— Begin TEXT SEGMENT —

Thanks for reading! This post is public so feel free to share it.

S3 Raw (Integration Layer)

The S3 Raw bucket serves as the initial landing zone for all incoming customer data from various sources.

Purpose

Data Ingestion Hub - Central repository for raw, unprocessed data
Data Preservation - Maintains original data format for audit and compliance
Decoupling - Separates data collection from processing workflows

Data Organization

s3://cdp-raw-bucket/
├── acme_corp/
│   ├── salesforce/
│   │   ├── year=2025/
│   │   │   ├── month=01/
│   │   │   │   ├── day=15/
│   │   │   │   │   ├── order_20250115T010000.ndjson.gzip (5k records)
│   │   │   │   │   ├── product_20250115T010000.ndjson.gzip (5k records)
│   │   │   │   │   ├── order_20250115T020000.ndjson.gzip (4.5k records)
│   │   │   │   │   ├── product_20250115T020000.ndjson.gzip (480 records)

— End TEXT SEGMENT —
— Begin GIVEN MATERIAL —

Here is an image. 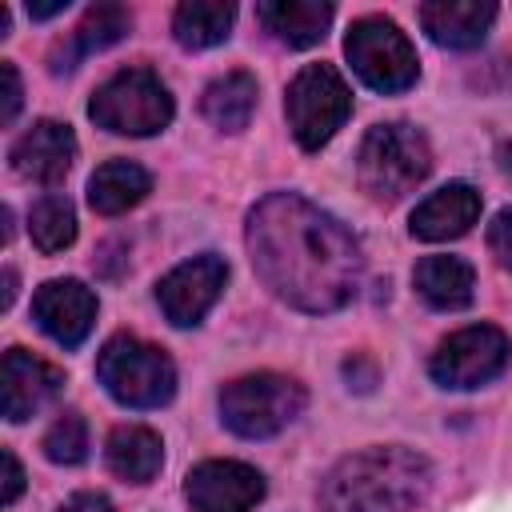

— End GIVEN MATERIAL —

▸ EXERCISES:
A – Using only the S3 Raw passage, state whether each of the following statements agrees with it. Answer yes or no for each, and quote the deciding words of the passage. (i) The S3 Raw bucket keeps data in its original format for audit and compliance purposes. (ii) The S3 Raw bucket holds data that has already been processed. (iii) The product file with the timestamp 20250115T020000 contains 5k records.
B – Continue the S3 Raw passage from the point at which it ends, following its final line.

▸ ANSWERS IN ORDER:
A –
(i) Yes: "Maintains original data format for audit and compliance"
(ii) No: "Central repository for raw, unprocessed data"
(iii) No: "product_20250115T020000.ndjson.gzip (480 records)"

B –
│   │   │   │   └── day=16/
│   │   │   │       ├── order_20250116T010000.ndjson.gzip
│   │   │   │       └── product_20250116T010000.ndjson.gzip
│   ├── shopify/
│   │   ├── year=2025/
│   │   │   ├── month=01/
│   │   │   │   ├── day=15/
│   │   │   │   │   ├── order_20250115T030000.ndjson.gzip
│   │   │   │   │   ├── product_20250115T030000.ndjson.gzip
│   │   │   │   │   └── customer_batch_002.ndjson.gzip

File Formats

NDJSON.GZIP - Standardized, compressed, line-by-line processable format

Data Sources

CRM Systems - Customer profiles, contact information, sales data
E-commerce Platforms - Orders, products, transaction history
Marketing Tools - Campaign data, email metrics, ad performance
Real-time Events - User interactions, page views, clicks
Third-party APIs - Social media data, enrichment services

Retention Policy

Raw Data - 7 years for compliance and historical analysis
Partitioning - By year/month/day for efficient querying
Lifecycle Management - Automatic transition to cheaper storage classes

How It Works

Data Extraction Pipeline:

Singer.io Taps - Custom-built data extractors for each provider
- Implements Singer specification for standardized data extraction
- Handles API rate limiting and incremental syncs
- Batch Processing - Pushes data in 20k record batches to S3
- Creates multiple smaller files per day instead of single large file
- Outputs data in Singer format (JSON records with schema)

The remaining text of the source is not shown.